- [Set problem] Render the material again word for word, skipping the pictures in it.

** BEGIN Exercise input **

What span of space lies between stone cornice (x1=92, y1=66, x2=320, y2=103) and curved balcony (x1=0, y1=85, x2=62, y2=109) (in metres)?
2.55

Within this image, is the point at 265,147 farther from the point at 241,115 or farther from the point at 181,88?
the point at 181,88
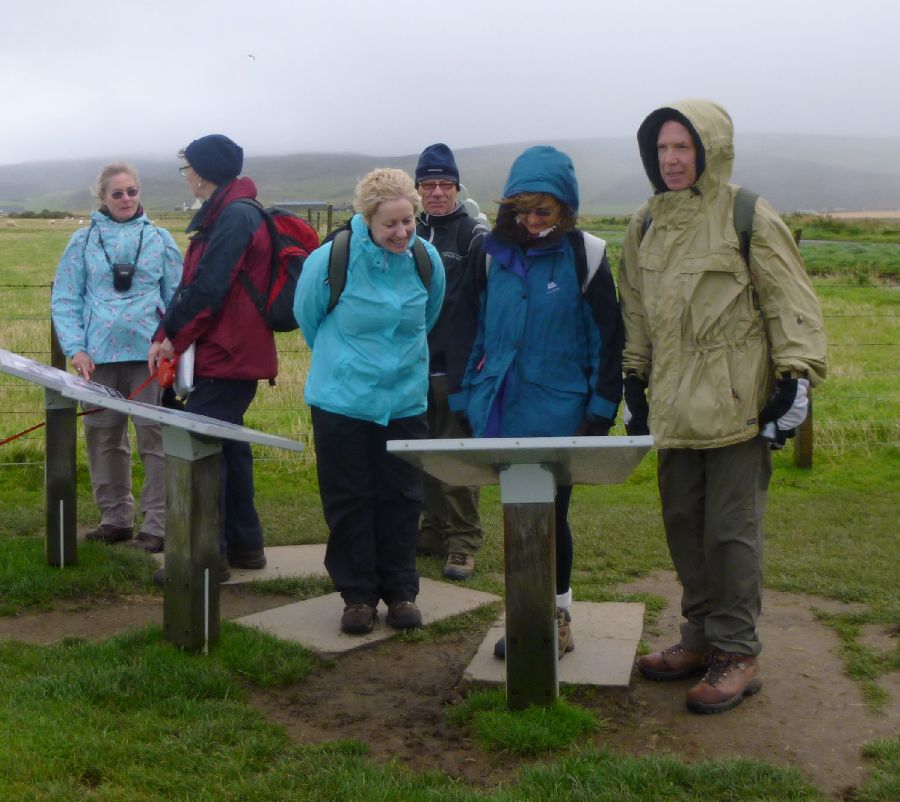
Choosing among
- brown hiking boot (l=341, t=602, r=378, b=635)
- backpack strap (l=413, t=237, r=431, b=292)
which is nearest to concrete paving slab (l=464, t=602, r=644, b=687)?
brown hiking boot (l=341, t=602, r=378, b=635)

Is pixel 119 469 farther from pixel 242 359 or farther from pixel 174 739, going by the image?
pixel 174 739

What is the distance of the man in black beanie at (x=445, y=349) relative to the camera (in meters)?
6.44

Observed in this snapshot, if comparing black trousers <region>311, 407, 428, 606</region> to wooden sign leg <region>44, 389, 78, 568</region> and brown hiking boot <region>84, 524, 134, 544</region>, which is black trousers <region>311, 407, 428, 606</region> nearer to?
wooden sign leg <region>44, 389, 78, 568</region>

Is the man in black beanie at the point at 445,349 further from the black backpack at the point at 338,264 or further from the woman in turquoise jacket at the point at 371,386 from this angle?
the black backpack at the point at 338,264

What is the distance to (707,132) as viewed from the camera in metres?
4.37

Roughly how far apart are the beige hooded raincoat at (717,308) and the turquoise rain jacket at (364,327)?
1235mm

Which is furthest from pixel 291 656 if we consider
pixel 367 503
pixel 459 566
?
pixel 459 566

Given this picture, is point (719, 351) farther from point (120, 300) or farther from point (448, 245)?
point (120, 300)

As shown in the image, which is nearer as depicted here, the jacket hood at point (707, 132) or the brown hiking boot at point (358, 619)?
the jacket hood at point (707, 132)

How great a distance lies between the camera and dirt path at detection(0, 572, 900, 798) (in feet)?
13.3

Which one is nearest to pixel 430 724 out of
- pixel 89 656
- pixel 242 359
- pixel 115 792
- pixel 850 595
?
pixel 115 792

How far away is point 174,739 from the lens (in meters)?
4.04

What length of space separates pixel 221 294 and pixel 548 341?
1985 millimetres

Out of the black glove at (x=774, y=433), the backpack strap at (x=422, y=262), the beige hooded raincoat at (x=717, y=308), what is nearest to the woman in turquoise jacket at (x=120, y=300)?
the backpack strap at (x=422, y=262)
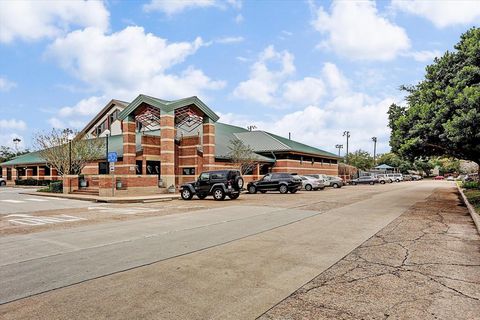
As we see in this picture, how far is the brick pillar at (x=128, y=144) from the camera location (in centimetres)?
3188

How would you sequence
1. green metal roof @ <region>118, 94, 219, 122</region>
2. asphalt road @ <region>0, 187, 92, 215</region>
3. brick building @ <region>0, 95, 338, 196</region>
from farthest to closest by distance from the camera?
green metal roof @ <region>118, 94, 219, 122</region> < brick building @ <region>0, 95, 338, 196</region> < asphalt road @ <region>0, 187, 92, 215</region>

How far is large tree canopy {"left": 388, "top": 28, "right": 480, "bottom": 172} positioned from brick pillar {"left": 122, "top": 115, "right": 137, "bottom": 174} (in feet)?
72.5

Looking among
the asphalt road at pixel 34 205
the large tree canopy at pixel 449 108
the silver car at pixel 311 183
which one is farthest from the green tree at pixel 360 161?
the asphalt road at pixel 34 205

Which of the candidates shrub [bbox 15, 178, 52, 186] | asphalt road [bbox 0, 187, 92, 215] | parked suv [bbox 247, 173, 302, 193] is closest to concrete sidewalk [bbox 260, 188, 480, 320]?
asphalt road [bbox 0, 187, 92, 215]

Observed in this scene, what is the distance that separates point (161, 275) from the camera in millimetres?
6113

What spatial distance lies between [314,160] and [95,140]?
3009 centimetres

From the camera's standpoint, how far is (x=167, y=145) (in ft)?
98.7

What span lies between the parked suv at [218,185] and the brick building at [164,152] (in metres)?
7.04

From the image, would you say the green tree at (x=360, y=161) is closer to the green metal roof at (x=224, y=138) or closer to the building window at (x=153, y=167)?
the green metal roof at (x=224, y=138)

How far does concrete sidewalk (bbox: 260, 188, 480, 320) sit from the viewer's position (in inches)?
181

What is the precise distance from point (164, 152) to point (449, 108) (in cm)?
2144

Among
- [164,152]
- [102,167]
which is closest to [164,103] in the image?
[164,152]

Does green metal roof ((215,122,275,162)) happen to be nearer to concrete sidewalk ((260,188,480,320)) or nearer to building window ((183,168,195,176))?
building window ((183,168,195,176))

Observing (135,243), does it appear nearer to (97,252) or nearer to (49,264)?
(97,252)
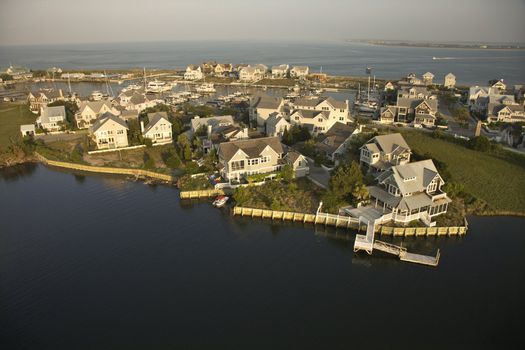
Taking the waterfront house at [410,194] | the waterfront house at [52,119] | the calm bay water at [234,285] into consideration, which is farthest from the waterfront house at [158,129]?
the waterfront house at [410,194]

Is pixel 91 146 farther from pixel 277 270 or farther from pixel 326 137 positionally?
pixel 277 270

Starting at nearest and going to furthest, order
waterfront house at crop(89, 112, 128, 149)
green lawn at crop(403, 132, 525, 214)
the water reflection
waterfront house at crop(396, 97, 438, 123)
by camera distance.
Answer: green lawn at crop(403, 132, 525, 214), the water reflection, waterfront house at crop(89, 112, 128, 149), waterfront house at crop(396, 97, 438, 123)

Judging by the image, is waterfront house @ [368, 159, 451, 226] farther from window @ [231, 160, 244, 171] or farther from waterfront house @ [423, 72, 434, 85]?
waterfront house @ [423, 72, 434, 85]

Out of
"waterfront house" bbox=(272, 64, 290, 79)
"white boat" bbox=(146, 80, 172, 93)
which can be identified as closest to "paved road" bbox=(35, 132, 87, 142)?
"white boat" bbox=(146, 80, 172, 93)

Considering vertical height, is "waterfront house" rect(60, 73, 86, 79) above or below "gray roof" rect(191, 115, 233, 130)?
above

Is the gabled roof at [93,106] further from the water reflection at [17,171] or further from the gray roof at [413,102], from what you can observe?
the gray roof at [413,102]

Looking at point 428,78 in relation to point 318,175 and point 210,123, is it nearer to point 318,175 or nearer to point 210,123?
point 210,123

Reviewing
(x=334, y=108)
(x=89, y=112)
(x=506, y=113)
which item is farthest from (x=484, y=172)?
(x=89, y=112)

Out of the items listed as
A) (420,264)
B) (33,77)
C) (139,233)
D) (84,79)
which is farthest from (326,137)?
(33,77)
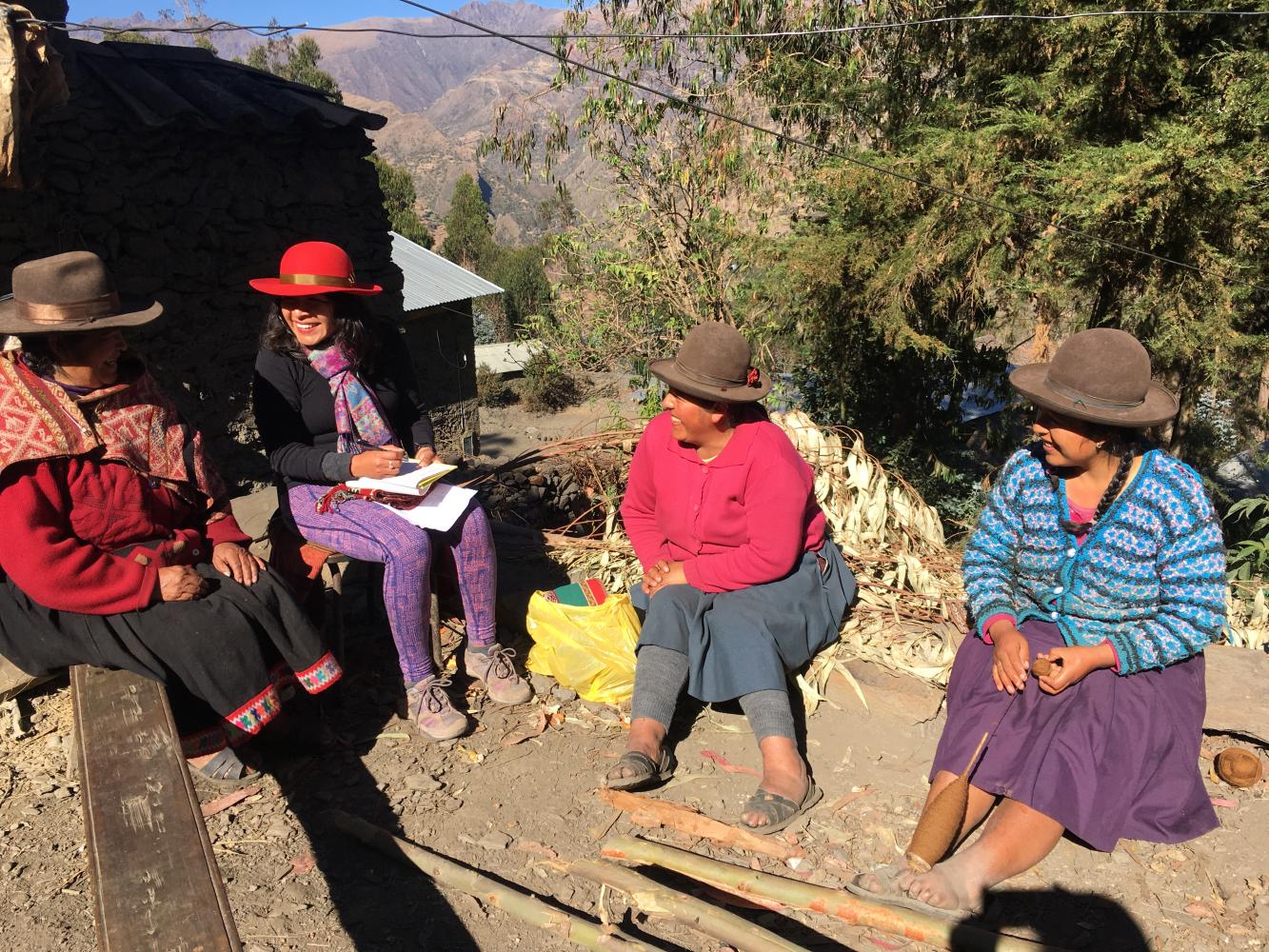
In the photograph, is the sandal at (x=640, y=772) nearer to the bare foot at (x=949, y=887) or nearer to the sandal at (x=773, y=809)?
the sandal at (x=773, y=809)

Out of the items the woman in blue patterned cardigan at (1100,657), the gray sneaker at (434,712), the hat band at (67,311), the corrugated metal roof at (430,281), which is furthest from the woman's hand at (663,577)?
the corrugated metal roof at (430,281)

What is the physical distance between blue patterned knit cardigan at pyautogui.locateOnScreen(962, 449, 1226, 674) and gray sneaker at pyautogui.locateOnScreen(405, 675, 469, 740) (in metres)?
1.84

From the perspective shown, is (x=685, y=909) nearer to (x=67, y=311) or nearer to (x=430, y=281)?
(x=67, y=311)

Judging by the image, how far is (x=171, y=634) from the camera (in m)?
2.66

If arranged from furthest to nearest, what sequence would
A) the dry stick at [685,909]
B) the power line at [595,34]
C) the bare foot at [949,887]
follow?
1. the power line at [595,34]
2. the bare foot at [949,887]
3. the dry stick at [685,909]

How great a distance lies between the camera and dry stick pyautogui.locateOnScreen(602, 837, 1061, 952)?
2.09 metres

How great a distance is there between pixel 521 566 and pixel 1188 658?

** END Exercise input **

- [Reply]
What span of space lies between stone cornice (x1=92, y1=66, x2=320, y2=103) and curved balcony (x1=0, y1=85, x2=62, y2=109) (in metres)?
2.55

Within this image, is the point at 265,147 farther from the point at 241,115 or farther from the point at 181,88?
the point at 181,88
Choosing among
- brown hiking boot (l=341, t=602, r=378, b=635)
- backpack strap (l=413, t=237, r=431, b=292)
which is nearest to concrete paving slab (l=464, t=602, r=644, b=687)?
brown hiking boot (l=341, t=602, r=378, b=635)

Is pixel 119 469 farther from pixel 242 359 or farther from pixel 174 739, going by the image?
pixel 174 739

What is the distance of the man in black beanie at (x=445, y=349) relative to the camera (in meters)?
6.44

Observed in this snapshot, if comparing black trousers <region>311, 407, 428, 606</region> to wooden sign leg <region>44, 389, 78, 568</region> and brown hiking boot <region>84, 524, 134, 544</region>, which is black trousers <region>311, 407, 428, 606</region> nearer to?
wooden sign leg <region>44, 389, 78, 568</region>

Is the man in black beanie at the point at 445,349 further from the black backpack at the point at 338,264 or further from the woman in turquoise jacket at the point at 371,386 from this angle?
the black backpack at the point at 338,264

What is the distance to (707,132) as viewed from the camera in metres?
4.37

Roughly how far apart are the beige hooded raincoat at (717,308) and the turquoise rain jacket at (364,327)?
1235mm

Which is furthest from pixel 291 656 if we consider
pixel 367 503
pixel 459 566
?
pixel 459 566

Given this picture, is point (719, 351) farther from point (120, 300) or farther from point (448, 245)?
point (120, 300)

As shown in the image, which is nearer as depicted here, the jacket hood at point (707, 132) or the brown hiking boot at point (358, 619)?
the jacket hood at point (707, 132)

How great a distance lies between the camera and dirt path at detection(0, 572, 900, 798) (in feet)?
13.3

Which one is nearest to pixel 430 724 out of
- pixel 89 656
- pixel 242 359
- pixel 115 792
- pixel 850 595
?
pixel 115 792

How far away is point 174,739 from the lens (in meters)?
4.04

What length of space separates pixel 221 294 and pixel 548 341?
1985 millimetres

Out of the black glove at (x=774, y=433), the backpack strap at (x=422, y=262), the beige hooded raincoat at (x=717, y=308), what is nearest to the woman in turquoise jacket at (x=120, y=300)?
the backpack strap at (x=422, y=262)
As we see in this picture, how far is the brick pillar at (x=128, y=144) from the camera location (in centimetres)?
3188

How would you sequence
1. green metal roof @ <region>118, 94, 219, 122</region>
2. asphalt road @ <region>0, 187, 92, 215</region>
3. brick building @ <region>0, 95, 338, 196</region>
from farthest to closest by distance from the camera?
green metal roof @ <region>118, 94, 219, 122</region> < brick building @ <region>0, 95, 338, 196</region> < asphalt road @ <region>0, 187, 92, 215</region>

How far is large tree canopy {"left": 388, "top": 28, "right": 480, "bottom": 172} positioned from brick pillar {"left": 122, "top": 115, "right": 137, "bottom": 174} (in feet)?
72.5

Looking among
the asphalt road at pixel 34 205
the large tree canopy at pixel 449 108
the silver car at pixel 311 183
which one is farthest from the green tree at pixel 360 161?
the asphalt road at pixel 34 205

Which of the candidates shrub [bbox 15, 178, 52, 186] | asphalt road [bbox 0, 187, 92, 215] | parked suv [bbox 247, 173, 302, 193] is closest to concrete sidewalk [bbox 260, 188, 480, 320]?
asphalt road [bbox 0, 187, 92, 215]

Observed in this scene, what is the distance that separates point (161, 275) from the camera in millimetres?
6113

What spatial distance lies between [314,160] and [95,140]?
3009 centimetres

From the camera's standpoint, how far is (x=167, y=145) (in ft)?
98.7

What span lies between the parked suv at [218,185] and the brick building at [164,152] (in metres)?
7.04

From the image, would you say the green tree at (x=360, y=161) is closer to the green metal roof at (x=224, y=138) or closer to the building window at (x=153, y=167)?
the green metal roof at (x=224, y=138)

How far does concrete sidewalk (bbox: 260, 188, 480, 320) sit from the viewer's position (in inches)?
181

What is the precise distance from point (164, 152) to point (449, 108) (in cm)?
2144

Among
- [164,152]
- [102,167]
which is closest to [164,103] in the image?
[164,152]

Does green metal roof ((215,122,275,162)) happen to be nearer to concrete sidewalk ((260,188,480,320)) or nearer to building window ((183,168,195,176))?
building window ((183,168,195,176))

Observing (135,243), does it appear nearer to (97,252) or nearer to (49,264)?
(97,252)
Taking the waterfront house at [410,194] | the waterfront house at [52,119] | the calm bay water at [234,285] into consideration, which is farthest from the waterfront house at [158,129]?
the waterfront house at [410,194]

Is pixel 91 146 farther from pixel 277 270 or farther from pixel 326 137 positionally?
pixel 277 270

Starting at nearest and going to furthest, order
waterfront house at crop(89, 112, 128, 149)
green lawn at crop(403, 132, 525, 214)
the water reflection
waterfront house at crop(396, 97, 438, 123)
by camera distance.
Answer: green lawn at crop(403, 132, 525, 214), the water reflection, waterfront house at crop(89, 112, 128, 149), waterfront house at crop(396, 97, 438, 123)

Judging by the image, is waterfront house @ [368, 159, 451, 226] farther from window @ [231, 160, 244, 171] or farther from waterfront house @ [423, 72, 434, 85]?
waterfront house @ [423, 72, 434, 85]

Out of
"waterfront house" bbox=(272, 64, 290, 79)
"white boat" bbox=(146, 80, 172, 93)
which can be identified as closest to "paved road" bbox=(35, 132, 87, 142)?
"white boat" bbox=(146, 80, 172, 93)

Considering vertical height, is "waterfront house" rect(60, 73, 86, 79) above or below "gray roof" rect(191, 115, 233, 130)?
above

Is the gabled roof at [93,106] further from the water reflection at [17,171] or further from the gray roof at [413,102], from what you can observe?
the gray roof at [413,102]

Looking at point 428,78 in relation to point 318,175 and point 210,123, is it nearer to point 318,175 or nearer to point 210,123?
point 210,123

Reviewing
(x=334, y=108)
(x=89, y=112)
(x=506, y=113)
which item is farthest from (x=484, y=172)?
(x=89, y=112)

Out of the items listed as
A) (420,264)
B) (33,77)
C) (139,233)
D) (84,79)
which is farthest from (326,137)?
(33,77)
In the photograph, is the sandal at (x=640, y=772) nearer to the bare foot at (x=949, y=887) or nearer to the sandal at (x=773, y=809)?
the sandal at (x=773, y=809)

Out of the items the woman in blue patterned cardigan at (1100,657), the gray sneaker at (434,712), the hat band at (67,311), the corrugated metal roof at (430,281), which is furthest from the woman's hand at (663,577)?
the corrugated metal roof at (430,281)

What is the physical distance between blue patterned knit cardigan at pyautogui.locateOnScreen(962, 449, 1226, 674) and gray sneaker at pyautogui.locateOnScreen(405, 675, 469, 740) (in metres)?
1.84

From the perspective shown, is (x=685, y=909) nearer to (x=67, y=311) or nearer to (x=430, y=281)?
(x=67, y=311)

Judging by the image, how far is (x=171, y=634) from the camera (in m)?
2.66

If arranged from furthest to nearest, what sequence would
A) the dry stick at [685,909]
B) the power line at [595,34]
C) the bare foot at [949,887]
follow?
1. the power line at [595,34]
2. the bare foot at [949,887]
3. the dry stick at [685,909]

How great a distance lies between the camera and dry stick pyautogui.locateOnScreen(602, 837, 1061, 952)?
2.09 metres

How great a distance is there between pixel 521 566 and pixel 1188 658?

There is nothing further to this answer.